Photomicrographs of cervical exfoliative cells by different preparation methods of smears on the GOPS-PLL coated slides. (A, B) Indicated air-dried-rehydrated unmodified smear and wet fixation smear, respectively (Pap, original magnification ×100).

Cell adhesion assay on different substrates

The enhancing adhesion effect of the cervical exfoliative cells on GOPS-PLL coated slide was examined. As a control, the cervical exfoliative cells were also fixed on the bare slides and traditional PLL coated slides. The cell morphology was visualized after fixing and staining the adherent cells with Papanicolaou stain. And another control test was conducted on the epoxide terminated glass slides. Cells on the bare slides and the epoxide terminated slides do not adhere well to the hydroxyl and the epoxy groups (Fig. 4A and B). These two control tests of the two different methods showed no significant differences. However, the PLL coated slides and GOPS-PLL coated slides provided strong cell adhesion (Fig.4B and C). Adhesion to these modified slides was increased because of the higher film surface roughness indicated. The surface roughness of the substrates has been shown to play an important role on cell adhesion [18], [19], [20], and cell adhesion strength enhanced is associated with increased surface roughness [19]. However, the cell morphology was not significantly affected by the modification methods of the slides, the color of the cells showed a little different. And the cells on the GOPS-PLL coated slide were more uniform than those on the PLL coated slide, facilitating the cytological observation and number counting.

Figure 4

Photomicrographs of cervical exfoliative cells on different glass slides. (A), (B), (C) and (D) indicated unmodified slide, epoxide terminated slides, PLL coated slide and GOPS-PLL coated slide, respectively (Pap, original magnification ×100).

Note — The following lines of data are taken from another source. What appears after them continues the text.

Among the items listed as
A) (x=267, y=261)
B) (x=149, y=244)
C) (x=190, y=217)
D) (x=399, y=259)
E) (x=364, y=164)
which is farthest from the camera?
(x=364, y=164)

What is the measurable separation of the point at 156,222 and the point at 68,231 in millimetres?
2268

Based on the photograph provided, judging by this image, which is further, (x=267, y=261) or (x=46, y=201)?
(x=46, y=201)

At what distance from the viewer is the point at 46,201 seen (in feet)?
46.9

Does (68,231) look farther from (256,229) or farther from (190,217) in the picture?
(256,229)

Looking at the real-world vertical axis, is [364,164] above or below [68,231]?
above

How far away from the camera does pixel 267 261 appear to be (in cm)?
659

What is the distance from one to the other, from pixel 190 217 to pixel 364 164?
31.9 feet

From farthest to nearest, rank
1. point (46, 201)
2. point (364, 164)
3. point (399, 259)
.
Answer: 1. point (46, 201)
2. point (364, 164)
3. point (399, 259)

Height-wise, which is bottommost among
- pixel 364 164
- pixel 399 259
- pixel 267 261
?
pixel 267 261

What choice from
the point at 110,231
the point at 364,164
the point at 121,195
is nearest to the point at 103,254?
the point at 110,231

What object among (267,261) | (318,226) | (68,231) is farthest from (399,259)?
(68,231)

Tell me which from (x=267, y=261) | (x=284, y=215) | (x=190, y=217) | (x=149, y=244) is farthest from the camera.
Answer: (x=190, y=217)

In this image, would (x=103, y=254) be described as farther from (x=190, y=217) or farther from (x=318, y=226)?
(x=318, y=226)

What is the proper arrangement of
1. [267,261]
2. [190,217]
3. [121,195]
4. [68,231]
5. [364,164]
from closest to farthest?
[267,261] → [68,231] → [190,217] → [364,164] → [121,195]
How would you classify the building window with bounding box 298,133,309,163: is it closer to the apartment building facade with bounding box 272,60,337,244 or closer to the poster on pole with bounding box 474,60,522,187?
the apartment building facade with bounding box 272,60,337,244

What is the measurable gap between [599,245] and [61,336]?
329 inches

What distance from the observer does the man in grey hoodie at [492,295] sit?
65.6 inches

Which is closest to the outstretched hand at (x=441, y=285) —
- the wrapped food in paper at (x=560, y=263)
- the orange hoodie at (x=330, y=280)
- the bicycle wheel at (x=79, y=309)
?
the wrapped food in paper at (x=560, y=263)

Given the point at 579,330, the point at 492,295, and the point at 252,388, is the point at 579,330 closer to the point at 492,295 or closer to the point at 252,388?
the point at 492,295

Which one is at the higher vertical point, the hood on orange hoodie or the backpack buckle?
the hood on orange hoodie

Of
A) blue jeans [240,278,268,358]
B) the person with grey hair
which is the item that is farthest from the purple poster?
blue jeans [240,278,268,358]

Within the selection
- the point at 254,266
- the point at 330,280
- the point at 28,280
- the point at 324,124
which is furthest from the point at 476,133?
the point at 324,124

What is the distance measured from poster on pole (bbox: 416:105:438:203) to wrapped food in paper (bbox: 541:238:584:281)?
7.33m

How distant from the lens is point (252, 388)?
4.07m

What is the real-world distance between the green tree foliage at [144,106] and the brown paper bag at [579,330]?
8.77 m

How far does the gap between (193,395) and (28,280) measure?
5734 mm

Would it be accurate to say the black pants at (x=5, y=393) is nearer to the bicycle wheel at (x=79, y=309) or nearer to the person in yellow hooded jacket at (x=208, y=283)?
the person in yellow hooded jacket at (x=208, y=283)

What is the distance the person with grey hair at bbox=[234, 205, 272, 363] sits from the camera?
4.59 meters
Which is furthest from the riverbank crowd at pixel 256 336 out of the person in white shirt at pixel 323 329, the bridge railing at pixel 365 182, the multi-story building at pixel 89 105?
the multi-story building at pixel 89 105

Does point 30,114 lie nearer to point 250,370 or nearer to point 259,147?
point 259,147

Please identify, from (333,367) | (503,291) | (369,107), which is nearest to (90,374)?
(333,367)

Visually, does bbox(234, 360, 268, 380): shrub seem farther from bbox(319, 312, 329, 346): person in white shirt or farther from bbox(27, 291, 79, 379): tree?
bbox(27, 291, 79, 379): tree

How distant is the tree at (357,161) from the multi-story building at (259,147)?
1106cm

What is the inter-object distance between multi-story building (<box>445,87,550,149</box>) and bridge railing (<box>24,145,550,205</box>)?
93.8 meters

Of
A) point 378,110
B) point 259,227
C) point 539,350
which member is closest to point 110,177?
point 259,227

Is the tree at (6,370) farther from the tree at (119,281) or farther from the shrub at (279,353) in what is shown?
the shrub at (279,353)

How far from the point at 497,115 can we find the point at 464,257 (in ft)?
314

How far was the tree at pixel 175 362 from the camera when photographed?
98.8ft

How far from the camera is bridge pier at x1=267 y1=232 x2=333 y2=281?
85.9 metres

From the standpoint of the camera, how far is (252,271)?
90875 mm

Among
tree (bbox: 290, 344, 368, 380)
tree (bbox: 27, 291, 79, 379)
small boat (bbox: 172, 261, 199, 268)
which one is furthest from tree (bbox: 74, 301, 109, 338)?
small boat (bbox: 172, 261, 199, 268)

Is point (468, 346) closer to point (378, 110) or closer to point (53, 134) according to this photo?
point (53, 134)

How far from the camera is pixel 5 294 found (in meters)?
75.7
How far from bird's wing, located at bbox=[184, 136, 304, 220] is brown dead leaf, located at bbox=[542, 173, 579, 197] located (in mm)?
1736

Analysis of exfoliative cells on different substrates

Quantitative data of adhesive cells on different slides are shown in Fig. 5. The number of the cervical exfoliative cells on the unmodified slides, PLL coated slides and GOPS-PLL coated slides was 1030±300, 3283±226 and 4119±280 (n=12), respectively. Significant differences in cell adhesion were found among the three different modification methods (ANOVA test, P<0.05). The number of adhered cells on GOPS-PLL coated slides was the largest among three different kinds of glass slides.

Figure 5

Data of cervical exfoliative cells on different coated glass slides (n=12, error bars indicate standard deviations). ** data indicated significant differences (ANOVA test: P<0.05). Number of cervical exfoliative cells on the unmodified slide, PLL coated slide and GOPS-PLL coated slide was 1030±300, 3283±226 and 4119±280, respectively.

Conclusion

This work designed a new modification method of slide used in the ThinPrep system, and the Pap smears were produced by fixing the exfoliative cells on the GOPS-PLL coated slides. This GOPS-PLL coated slide could enhance the cell adhesion effect and improve the uniformity of adhered cells. In addition, it would be widely applied to the ThinPrep system for cervical cancers screening to increase the accuracy rate of diagnosis.